What I can find is only Aquinas that all living things have souls (anima). Humans have rational human souls. Animals have animal souls...

Descartes believed that only humans have souls. But that definitely represents a clear alternative to traditional Catholic beliefs. Many modern philosophers might argue that only humans have "consciousness" in a way that implies animals do not have souls.

3 comments

Indeed, the Cartesian position is not the Catholic position and, in fact, directly contradicts the Catholic position.

The soul, according to an Aristotelian-Thomistic understanding, is the form of a living thing. Form is what makes a thing what it is. If you deny form, then you deny that things have any identity whatsoever and the world becomes unintelligible. Science itself becomes impossible.

So, the form is the formal cause of a thing's identity, and so everything that exists has a formal cause, because you cannot not have something that isn't something. In living things, we call this form the soul; we sometimes say that the soul is the form of the body. Accordingly, it is absurd to think of the soul and the body to be two things (like Descartes thought), just as it is absurd to treat the spherical shape of a ball of bronze as a distinct thing from the bronze. There is no sphericial-shape-as-such or bronze-as-such as things in the world.

While Descartes denied the consciousness of non-human animals, this was never the Aristotelian-Thomist position. In fact, it is taken to be flatly wrong. So denial of the consciousness of non-human animals is not really traditional at all. It is very much modern.

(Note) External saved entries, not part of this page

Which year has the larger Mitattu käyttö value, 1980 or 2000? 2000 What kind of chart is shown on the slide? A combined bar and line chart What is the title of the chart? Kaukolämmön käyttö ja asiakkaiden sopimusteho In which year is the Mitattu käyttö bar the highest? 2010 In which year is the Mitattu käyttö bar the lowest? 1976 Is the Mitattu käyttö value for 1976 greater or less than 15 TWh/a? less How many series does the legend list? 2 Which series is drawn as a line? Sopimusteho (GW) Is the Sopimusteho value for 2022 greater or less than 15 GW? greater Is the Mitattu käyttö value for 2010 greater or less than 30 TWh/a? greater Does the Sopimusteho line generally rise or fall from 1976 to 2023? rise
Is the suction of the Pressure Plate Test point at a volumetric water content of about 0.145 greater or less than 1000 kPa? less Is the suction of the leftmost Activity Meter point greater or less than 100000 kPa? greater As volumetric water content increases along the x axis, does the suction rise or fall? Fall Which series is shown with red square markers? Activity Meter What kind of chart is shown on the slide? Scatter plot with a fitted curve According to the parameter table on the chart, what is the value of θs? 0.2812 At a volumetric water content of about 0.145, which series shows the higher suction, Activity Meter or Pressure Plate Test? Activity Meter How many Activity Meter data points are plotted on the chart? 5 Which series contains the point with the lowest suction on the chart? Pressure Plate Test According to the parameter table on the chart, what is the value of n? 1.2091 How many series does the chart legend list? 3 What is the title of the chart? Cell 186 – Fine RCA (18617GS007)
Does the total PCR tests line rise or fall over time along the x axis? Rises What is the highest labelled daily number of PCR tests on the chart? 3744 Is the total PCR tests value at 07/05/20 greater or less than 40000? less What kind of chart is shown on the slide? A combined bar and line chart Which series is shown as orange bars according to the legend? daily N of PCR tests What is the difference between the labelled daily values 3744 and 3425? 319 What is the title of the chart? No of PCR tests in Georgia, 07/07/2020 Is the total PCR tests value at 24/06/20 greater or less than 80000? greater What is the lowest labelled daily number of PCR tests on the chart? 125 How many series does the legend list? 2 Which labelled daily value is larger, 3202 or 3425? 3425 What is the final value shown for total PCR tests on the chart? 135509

Only humans have immortal souls. From the Catechism (1703):

> Endowed with "a spiritual and immortal" soul, The human person is "the only creature on earth that God has willed for its own sake."

https://www.vatican.va/content/catechism/en/part_three/secti...

Yes, and this immortality is attributed to the immateriality of the intellectual faculties. According to this view, you can think of human death as more of an amputation of the body from the totality of the spiritual-bodily composite. Bodily resurrection is thus a restoration of the body.
You might find a spectrum to be more useful framing than a binary. Asking when does consciousness seem more present? Are there different aspects of consciousness that can individually be validated as apparent or not? That sort of thing.